연습 목표:
아래 파일 처리 코드를 읽고, 다음 세 문장 (a), (b), (c)가 코드와 맞는지 각각 '예' 또는 '아니요'로 답한 뒤 판단 근거가 되는 코드 부분을 글자 그대로 인용하세요. (a) 쓰기 모드가 아니면 읽기 권한으로 파일을 연다. (b) 소멸자는 핸들이 유효할 때만 닫는다. (c) 파일을 연 뒤 핸들이 유효한지 따로 확인하지 않는다.

FileUtils::FileUtils()
{
}

FileUtils::~FileUtils()
{
	if (_handle != INVALID_HANDLE_VALUE)
	{
		::CloseHandle(_handle);
		_handle = INVALID_HANDLE_VALUE;
	}
}

void FileUtils::Open(wstring filePath, FileMode mode)
{
	if (mode == FileMode::Write)
	{
		_handle = ::CreateFile(
			filePath.c_str(),
			GENERIC_WRITE,
			0,
			nullptr,
			CREATE_ALWAYS,
			FILE_ATTRIBUTE_NORMAL,
			nullptr
		);
	}
	else
	{
		_handle = ::CreateFile(
			filePath.c_str(),
			GENERIC_READ,
			FILE_SHARE_READ,
			nullptr,
			OPEN_EXISTING,
			FILE_ATTRIBUTE_NORMAL,
			nullptr
		);
	}

	assert(_handle != INVALID_HANDLE_VALUE);
}

void FileUtils::Write(void* data, uint32 dataSize)
{
	uint32 numOfBytes = 0;
	assert(::WriteFile(_handle, data, dataSize, reinterpret_cast<LPDWORD>(&numOfBytes), nullptr));
}

void FileUtils::Write(const string& data)

장면 기반 추론 기록
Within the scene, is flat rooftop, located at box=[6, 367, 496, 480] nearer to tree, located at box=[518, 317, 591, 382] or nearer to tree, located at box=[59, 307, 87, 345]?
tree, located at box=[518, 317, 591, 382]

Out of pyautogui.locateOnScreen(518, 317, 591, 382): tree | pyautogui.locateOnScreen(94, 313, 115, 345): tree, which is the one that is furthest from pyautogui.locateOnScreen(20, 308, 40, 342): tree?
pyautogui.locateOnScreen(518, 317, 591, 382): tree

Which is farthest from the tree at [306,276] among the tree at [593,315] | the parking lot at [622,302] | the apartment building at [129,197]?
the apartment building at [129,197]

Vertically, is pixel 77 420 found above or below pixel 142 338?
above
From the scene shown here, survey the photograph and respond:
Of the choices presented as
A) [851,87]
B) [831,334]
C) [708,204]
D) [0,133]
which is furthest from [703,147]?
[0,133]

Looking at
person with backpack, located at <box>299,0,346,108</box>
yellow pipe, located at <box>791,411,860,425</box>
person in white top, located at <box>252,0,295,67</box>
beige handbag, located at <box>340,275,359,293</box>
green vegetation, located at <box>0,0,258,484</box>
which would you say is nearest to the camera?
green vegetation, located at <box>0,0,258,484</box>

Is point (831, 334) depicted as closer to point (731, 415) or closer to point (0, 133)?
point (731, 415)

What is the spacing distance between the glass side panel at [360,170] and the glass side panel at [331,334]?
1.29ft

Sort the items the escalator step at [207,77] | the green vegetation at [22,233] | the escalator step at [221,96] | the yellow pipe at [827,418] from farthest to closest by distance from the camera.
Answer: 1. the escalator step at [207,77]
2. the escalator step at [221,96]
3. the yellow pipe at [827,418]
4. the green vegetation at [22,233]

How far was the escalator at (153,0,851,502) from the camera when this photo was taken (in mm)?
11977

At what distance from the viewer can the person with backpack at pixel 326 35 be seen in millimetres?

답변:
(a) 예: "GENERIC_READ"
(b) 예: "if (_handle != INVALID_HANDLE_VALUE)"
(c) 아니요: "assert(_handle != INVALID_HANDLE_VALUE);"